§ Korte opgave A:
Via welk middel wordt volgens de tekst over onbereikbaarheid hieronder bijvoorbeeld het ruilen van een dienst geregeld?

§ Aangeleverde tekst:
▽

De groepsapps, tegenwoordig gewoongoed op het werk - zeker ook in de zorg - bleken hierin een grote rol te spelen. Mellema: ‘Ze worden aangemaakt door de manager maar ook door de teamleden zelf. Het is een handige en snelle manier om informatie over het werk te delen met elkaar. Maar voor je het weet, is het eind zoek.’ Als iemand bijvoorbeeld een dienst wil ruilen, gebeurt dat via de app, zegt hij. ‘Vervolgens voelt iedereen zich verplicht te antwoorden, met als gevolg dat het helemaal los gaat. Dat gaat de hele dag maar door. Bijna niemand heeft een telefoon van de zaak in deze sector, dus ook in de vrije tijd blijven de berichtjes en vragen binnenstromen.’

Technostress

Sinds het recht op onbereikbaarheid is vastgelegd in de gehandicaptenzorg, volgden afgelopen jaren meer cao’s zoals de jeugdzorg, verpleeg- en verzorgingshuizen (VVT) en recent het rijk. Ook in de kinderopvang is de bepaling inmiddels een feit. In deze sector ervaren mensen eveneens werkstress buiten werktijd om, weet CNV Zorg & Welzijn-onderhandelaar Hans de Jong. ‘De branche kampt met een hoog ziekteverzuim en grote personeelstekorten. Medewerkers worden daardoor al snel gebeld om in te vallen. Velen van hen zijn parttimers. Zij hebben er vaak bewust voor gekozen om minder uren te werken, bijvoorbeeld omdat ze jonge kinderen hebben. Los daarvan is het werk van een pedagogisch medewerker heel intensief: de hele dag verantwoordelijk voor een groep koters, het contact met ouders, de administratieve taken en het schoonmaakwerk. Het breekt professionals op als ze dan ook in hun vrije tijd niet met rust gelaten worden. Ze worden ziek of verlaten de sector.’

Het is een cultuur geworden om altijd maar bereikbaar te zijn

.

△

§ Korte opgave B:
Tel in hoeveel regels van de records hieronder het woord "image" voorkomt. Geef alleen het aantal.

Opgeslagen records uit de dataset
▽

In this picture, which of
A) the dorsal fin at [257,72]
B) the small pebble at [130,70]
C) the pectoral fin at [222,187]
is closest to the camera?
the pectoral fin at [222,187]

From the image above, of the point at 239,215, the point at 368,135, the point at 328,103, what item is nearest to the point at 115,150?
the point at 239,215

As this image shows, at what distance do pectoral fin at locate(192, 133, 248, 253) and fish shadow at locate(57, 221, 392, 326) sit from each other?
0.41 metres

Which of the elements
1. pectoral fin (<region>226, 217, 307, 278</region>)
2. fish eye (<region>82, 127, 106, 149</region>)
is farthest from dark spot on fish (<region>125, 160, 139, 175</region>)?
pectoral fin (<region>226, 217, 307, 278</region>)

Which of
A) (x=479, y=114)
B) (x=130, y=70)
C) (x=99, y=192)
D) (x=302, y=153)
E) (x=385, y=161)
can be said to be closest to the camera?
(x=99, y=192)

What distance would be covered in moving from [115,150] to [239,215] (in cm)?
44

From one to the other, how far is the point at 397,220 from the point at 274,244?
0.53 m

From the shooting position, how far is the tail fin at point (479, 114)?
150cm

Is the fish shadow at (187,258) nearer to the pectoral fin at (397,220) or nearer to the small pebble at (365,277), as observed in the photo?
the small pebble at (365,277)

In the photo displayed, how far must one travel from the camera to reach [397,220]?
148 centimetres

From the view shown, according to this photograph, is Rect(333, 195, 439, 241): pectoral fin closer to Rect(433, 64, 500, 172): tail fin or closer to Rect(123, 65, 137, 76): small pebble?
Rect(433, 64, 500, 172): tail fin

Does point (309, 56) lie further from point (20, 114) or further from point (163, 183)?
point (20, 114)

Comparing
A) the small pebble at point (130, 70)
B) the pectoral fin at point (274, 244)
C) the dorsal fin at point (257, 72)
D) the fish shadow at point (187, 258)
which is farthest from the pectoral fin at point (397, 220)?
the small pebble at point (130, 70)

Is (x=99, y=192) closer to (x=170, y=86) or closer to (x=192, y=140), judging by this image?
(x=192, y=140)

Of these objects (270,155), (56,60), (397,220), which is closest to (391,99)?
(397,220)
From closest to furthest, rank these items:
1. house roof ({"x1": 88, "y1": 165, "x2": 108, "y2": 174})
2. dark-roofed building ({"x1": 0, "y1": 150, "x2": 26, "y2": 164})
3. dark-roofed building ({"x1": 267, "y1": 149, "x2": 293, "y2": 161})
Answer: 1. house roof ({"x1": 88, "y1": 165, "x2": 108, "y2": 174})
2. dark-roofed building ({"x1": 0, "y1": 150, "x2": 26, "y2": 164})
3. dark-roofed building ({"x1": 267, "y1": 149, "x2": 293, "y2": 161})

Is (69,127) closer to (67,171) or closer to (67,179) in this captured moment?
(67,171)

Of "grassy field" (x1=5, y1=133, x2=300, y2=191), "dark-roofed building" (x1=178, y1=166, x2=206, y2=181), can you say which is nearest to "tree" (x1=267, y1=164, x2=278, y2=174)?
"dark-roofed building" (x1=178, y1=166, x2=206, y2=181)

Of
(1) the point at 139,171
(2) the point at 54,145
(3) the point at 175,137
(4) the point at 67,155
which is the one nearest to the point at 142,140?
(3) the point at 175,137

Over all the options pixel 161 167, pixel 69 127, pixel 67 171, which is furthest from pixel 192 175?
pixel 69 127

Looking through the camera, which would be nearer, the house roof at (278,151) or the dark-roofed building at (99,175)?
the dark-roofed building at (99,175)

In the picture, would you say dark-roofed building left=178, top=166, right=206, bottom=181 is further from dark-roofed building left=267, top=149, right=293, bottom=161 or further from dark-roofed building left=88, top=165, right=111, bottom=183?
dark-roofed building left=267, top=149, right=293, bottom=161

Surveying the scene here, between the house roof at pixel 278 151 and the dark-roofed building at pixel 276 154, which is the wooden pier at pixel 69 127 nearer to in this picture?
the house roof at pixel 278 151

△

§ Eindresultaat A:
Via de groepsapp.

§ Eindresultaat B:
3